I'm so sorry to hear of your loss. Thank you for giving her the love & care you both did in the short time you had her and not having her die alone and afraid. She was beautiful. Hugs to you both.


----------



## Arianwen (Jun 3, 2012)

Sorry for you loss.


----------



## Marcia (Dec 26, 2010)

Thank you all for your kind words. Yes, we loved Winnie, just as much as we have loved any of our cats. They are all such wonderful creatures and I always feel blessed to have them in our lives. I cried like a baby when I saw her at PetSmart. 15 years old. WHO does that? She had been at Animal Control for over 2 months. As long as my heart and finances hold out I will continue to take in the old babies. They are so often overlooked for the cute kittens, (I perfectly understand kitten owners!), but the old folks make WONDERFUL pets. Thanks again for being so supportive.


----------



## Wicked_Felina10 (Oct 27, 2012)

Oh no! Poor Winnie! She was lucky to have someone like you to take care of her for her last few months. Thanks to you, she didn't pass away alone and uncared for. Rest in piece, sweet girl.


----------



## spirite (Jul 31, 2012)

I'm so sorry about Winnie. She must have been so grateful to have found a loving home for the last months of her life.
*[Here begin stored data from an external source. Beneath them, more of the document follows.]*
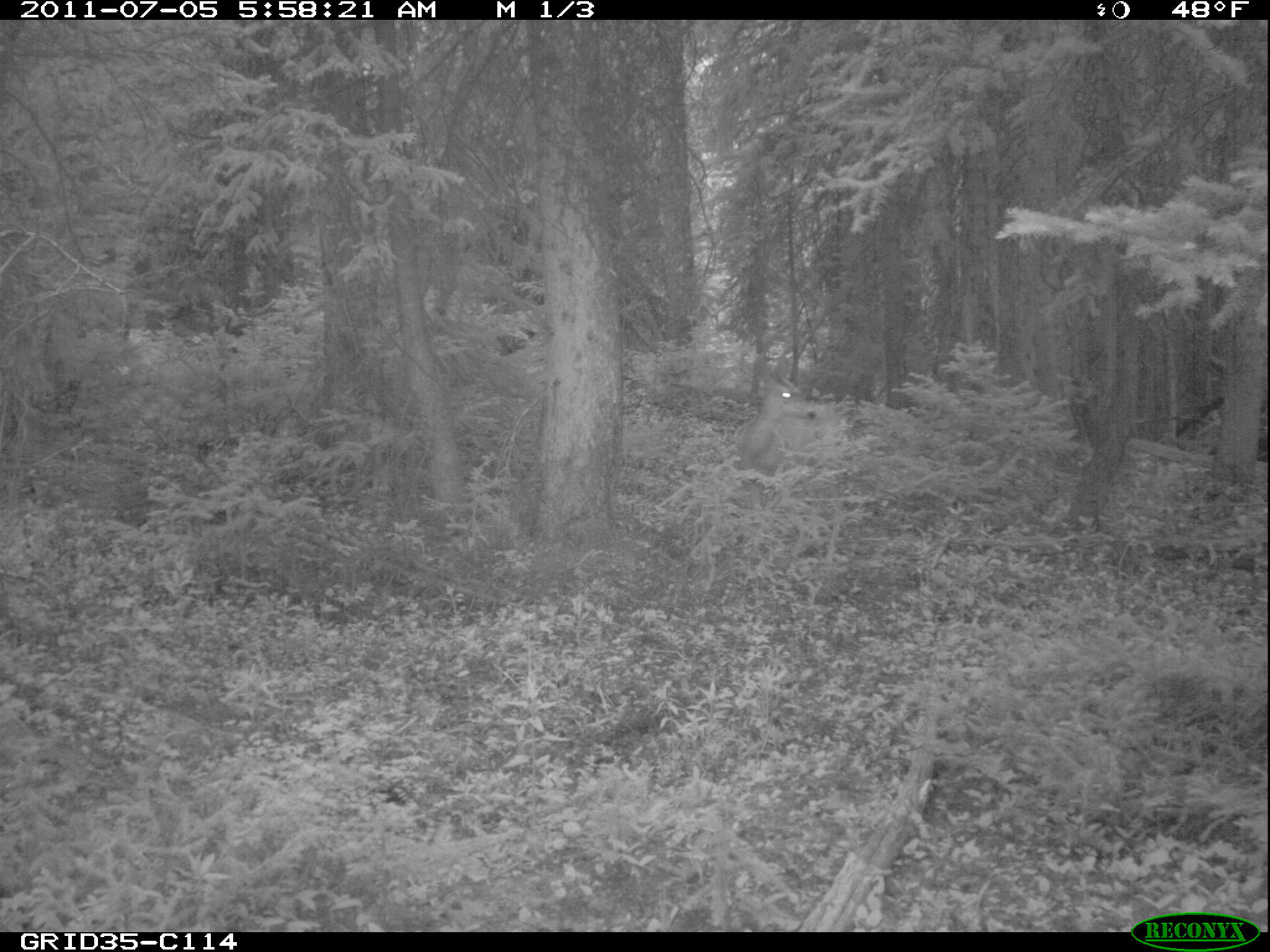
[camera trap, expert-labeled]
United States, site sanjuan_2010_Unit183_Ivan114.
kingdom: Animalia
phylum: Chordata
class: Mammalia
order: Artiodactyla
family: Cervidae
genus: Odocoileus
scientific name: Odocoileus hemionus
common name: mule deer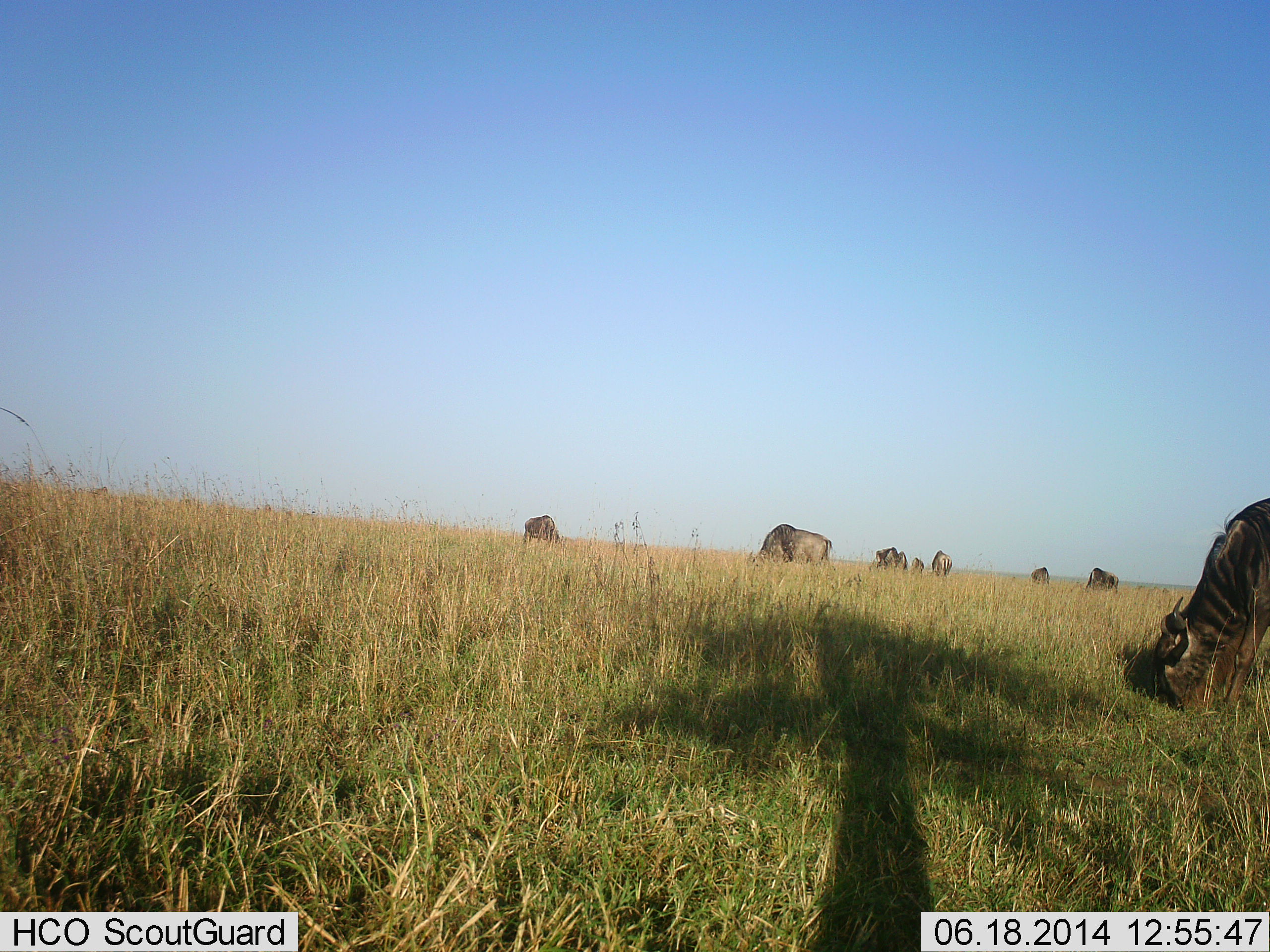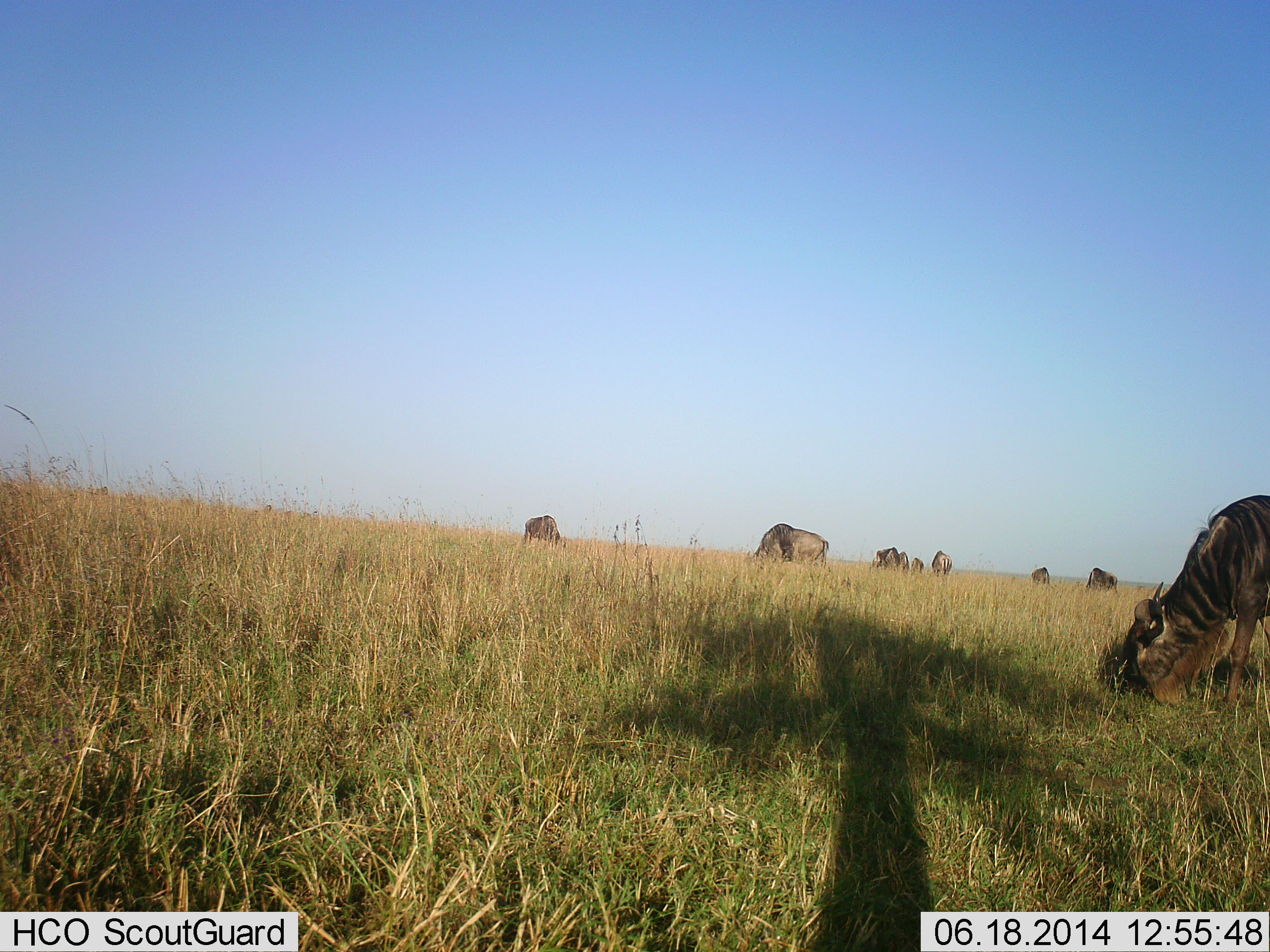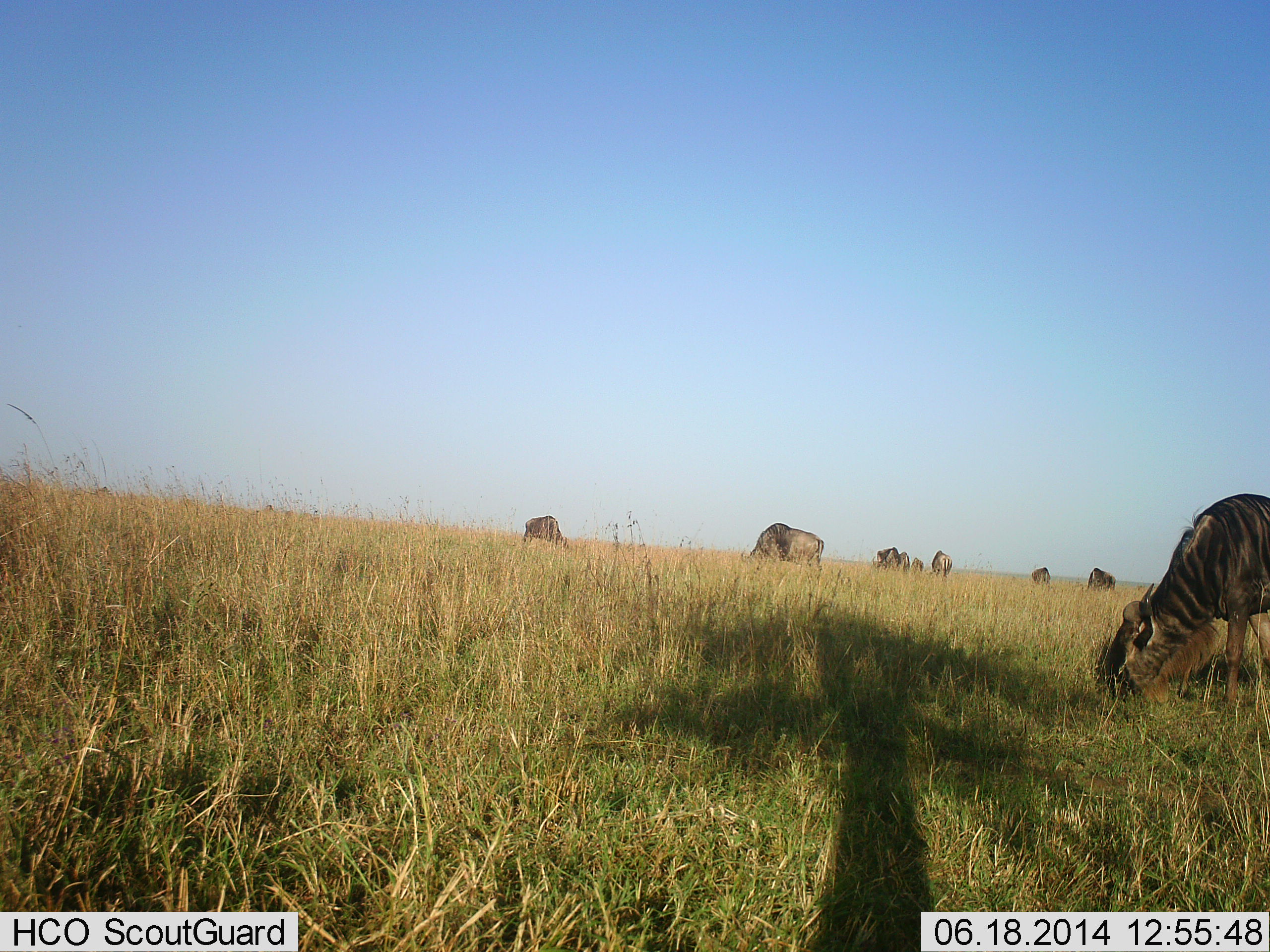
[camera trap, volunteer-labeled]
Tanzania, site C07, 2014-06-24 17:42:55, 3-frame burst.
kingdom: Animalia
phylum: Chordata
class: Mammalia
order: Artiodactyla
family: Bovidae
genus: Connochaetes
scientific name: Connochaetes taurinus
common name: blue wildebeest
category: wildebeest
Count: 8.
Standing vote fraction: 10%.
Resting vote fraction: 0%.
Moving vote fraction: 40%.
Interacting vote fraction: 0%.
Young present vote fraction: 0%.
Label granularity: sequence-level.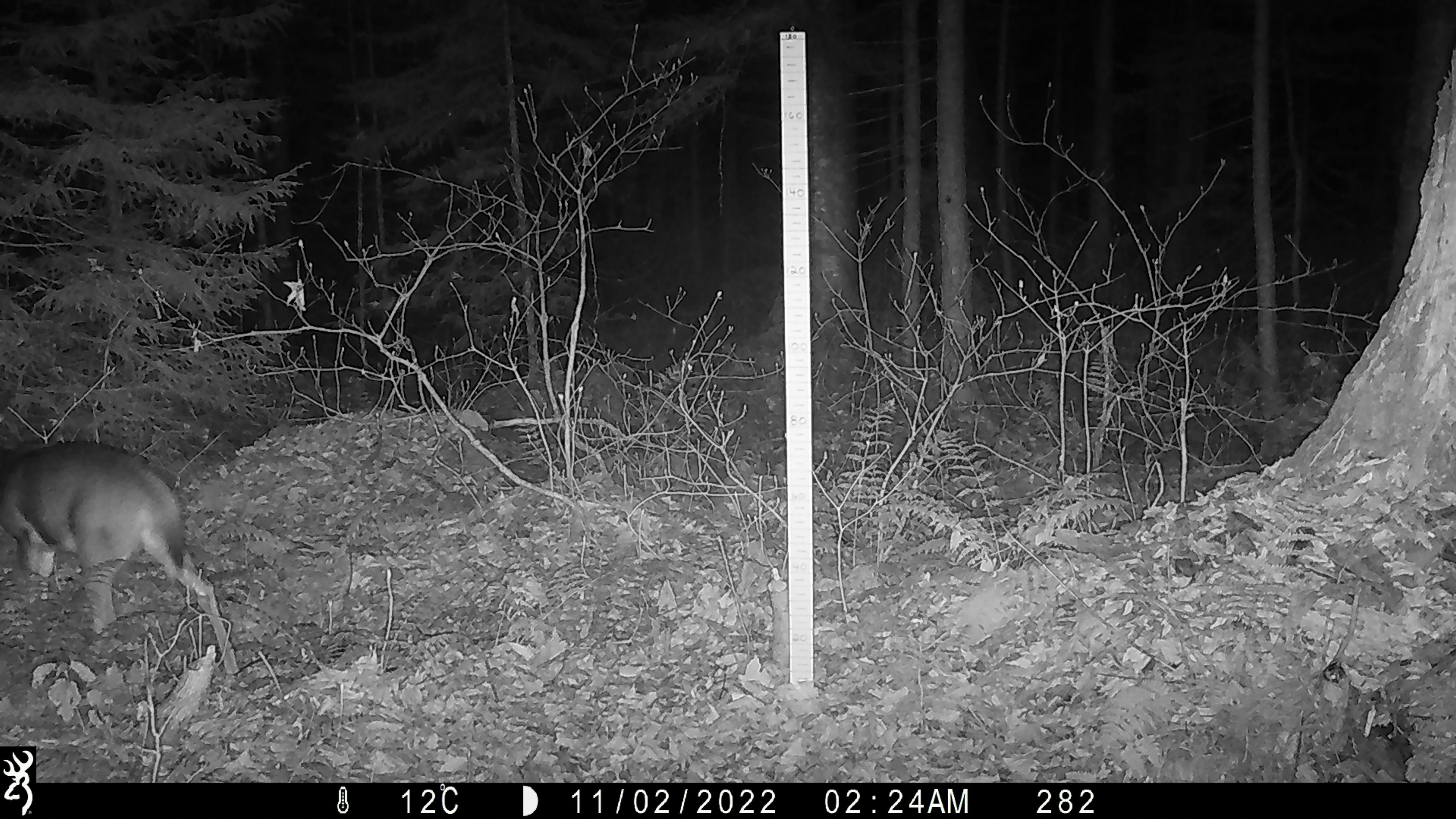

It has to take a lot of courage to adopt senior cats, knowing that how much you love a cat has nothing to do with how long they're with you, and yet also knowing that their time with you may not be very long.


----------



## my5kitties (Sep 13, 2005)

What a pretty little girl! Heaven gained a new angel in her. My heart-felt condolences on your loss. {{{{hugs}}}}


----------



## Marcia (Dec 26, 2010)

spirite said:


> I'm so sorry about Winnie. She must have been so grateful to have found a loving home for the last months of her life.
> 
> It has to take a lot of courage to adopt senior cats, knowing that how much you love a cat has nothing to do with how long they're with you, and yet also knowing that their time with you may not be very long.


Well, thank you for the kind words, all. I don't know about the courage part, Spirite, but it just breaks my heart to see these unwanted cats that I know don't stand much of a chance in the shelters. I remind myself that it is not about me, it is about quality of life for them. It is about having dignity and a sense of being loved even if they were thrown away late in life. 

This morning was especially hard. I glanced over to Winnie's spot where she usually waits for her breakfast (she was always so cute there!) and it was empty. The tears flowed, but I know she is in a better place.....and I will adopt again - another thrown-away old baby that needs love because there is always, ALWAYS, a need. :sad2


----------